(Given task): Copy the lines below, swapping each "gable roof" for "pitched roof" and leaving everything else unchanged.

(Data listing):
--------------------

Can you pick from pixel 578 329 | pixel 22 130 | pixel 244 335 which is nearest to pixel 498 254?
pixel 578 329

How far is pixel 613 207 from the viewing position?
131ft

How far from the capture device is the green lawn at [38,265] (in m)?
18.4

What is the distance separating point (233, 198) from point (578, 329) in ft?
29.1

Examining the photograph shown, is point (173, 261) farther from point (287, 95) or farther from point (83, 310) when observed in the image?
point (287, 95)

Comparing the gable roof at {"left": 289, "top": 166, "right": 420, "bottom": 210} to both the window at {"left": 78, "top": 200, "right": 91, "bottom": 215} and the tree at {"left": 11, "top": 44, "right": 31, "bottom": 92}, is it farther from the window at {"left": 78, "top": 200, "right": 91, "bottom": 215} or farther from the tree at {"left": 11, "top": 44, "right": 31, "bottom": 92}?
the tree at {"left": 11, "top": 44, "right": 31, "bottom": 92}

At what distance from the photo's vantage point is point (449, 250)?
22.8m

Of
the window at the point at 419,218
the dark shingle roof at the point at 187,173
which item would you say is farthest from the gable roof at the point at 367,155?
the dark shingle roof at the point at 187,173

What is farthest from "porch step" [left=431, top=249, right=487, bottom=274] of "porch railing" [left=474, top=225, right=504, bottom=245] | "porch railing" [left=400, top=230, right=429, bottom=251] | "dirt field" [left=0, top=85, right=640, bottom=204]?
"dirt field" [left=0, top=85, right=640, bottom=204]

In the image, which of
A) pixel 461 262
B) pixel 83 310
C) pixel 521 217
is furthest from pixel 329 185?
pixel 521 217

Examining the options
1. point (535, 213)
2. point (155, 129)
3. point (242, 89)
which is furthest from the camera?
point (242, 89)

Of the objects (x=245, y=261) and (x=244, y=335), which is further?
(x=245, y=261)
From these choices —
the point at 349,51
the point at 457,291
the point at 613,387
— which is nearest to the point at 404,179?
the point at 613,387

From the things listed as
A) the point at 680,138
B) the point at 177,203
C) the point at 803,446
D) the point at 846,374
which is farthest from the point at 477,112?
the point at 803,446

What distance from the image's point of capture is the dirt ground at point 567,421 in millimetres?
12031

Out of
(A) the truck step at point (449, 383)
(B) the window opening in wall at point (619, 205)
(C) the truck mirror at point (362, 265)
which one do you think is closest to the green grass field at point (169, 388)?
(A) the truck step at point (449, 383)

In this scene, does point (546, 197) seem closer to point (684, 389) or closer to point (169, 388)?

--------------------

(Result for this task):
Can you pick from pixel 578 329 | pixel 22 130 | pixel 244 335 which is nearest to pixel 498 254?
pixel 578 329

How far is pixel 613 207 from the viewing position?
131ft

How far from the capture device is the green lawn at [38,265] (in m)?
18.4

What is the distance separating point (233, 198) from point (578, 329) in ft?
29.1

Examining the photograph shown, is point (173, 261) farther from point (287, 95) or farther from point (83, 310) when observed in the image?
point (287, 95)

Comparing the pitched roof at {"left": 289, "top": 166, "right": 420, "bottom": 210} to both the window at {"left": 78, "top": 200, "right": 91, "bottom": 215} and the tree at {"left": 11, "top": 44, "right": 31, "bottom": 92}, is it farther from the window at {"left": 78, "top": 200, "right": 91, "bottom": 215} or farther from the tree at {"left": 11, "top": 44, "right": 31, "bottom": 92}?
the tree at {"left": 11, "top": 44, "right": 31, "bottom": 92}

At what distance from the photo's vantage point is point (449, 250)?
22.8m

Of
the window at the point at 419,218
the dark shingle roof at the point at 187,173
which item would you say is farthest from the pitched roof at the point at 367,155?
the dark shingle roof at the point at 187,173

What is farthest from "porch step" [left=431, top=249, right=487, bottom=274] of "porch railing" [left=474, top=225, right=504, bottom=245] | "porch railing" [left=400, top=230, right=429, bottom=251] | "dirt field" [left=0, top=85, right=640, bottom=204]?
"dirt field" [left=0, top=85, right=640, bottom=204]

In the image, which of
A) pixel 461 262
B) pixel 83 310
C) pixel 521 217
is furthest from pixel 329 185?
pixel 521 217

Examining the options
1. point (535, 213)
2. point (155, 129)
3. point (242, 89)
which is furthest from the camera?
point (242, 89)

Of the objects (x=245, y=261) and (x=244, y=335), which is further?
(x=245, y=261)
From these choices —
the point at 349,51
the point at 457,291
the point at 613,387
— which is nearest to the point at 404,179?
the point at 613,387

From the things listed as
A) the point at 680,138
B) the point at 177,203
C) the point at 803,446
D) the point at 846,374
which is farthest from the point at 477,112?
the point at 803,446

What distance from the image's point of capture is the dirt ground at point 567,421 in millimetres?
12031

Out of
(A) the truck step at point (449, 383)
(B) the window opening in wall at point (619, 205)
(C) the truck mirror at point (362, 265)
which one do you think is closest to the green grass field at point (169, 388)?
(A) the truck step at point (449, 383)

In this scene, does point (546, 197) seem closer to point (684, 389) or closer to point (169, 388)?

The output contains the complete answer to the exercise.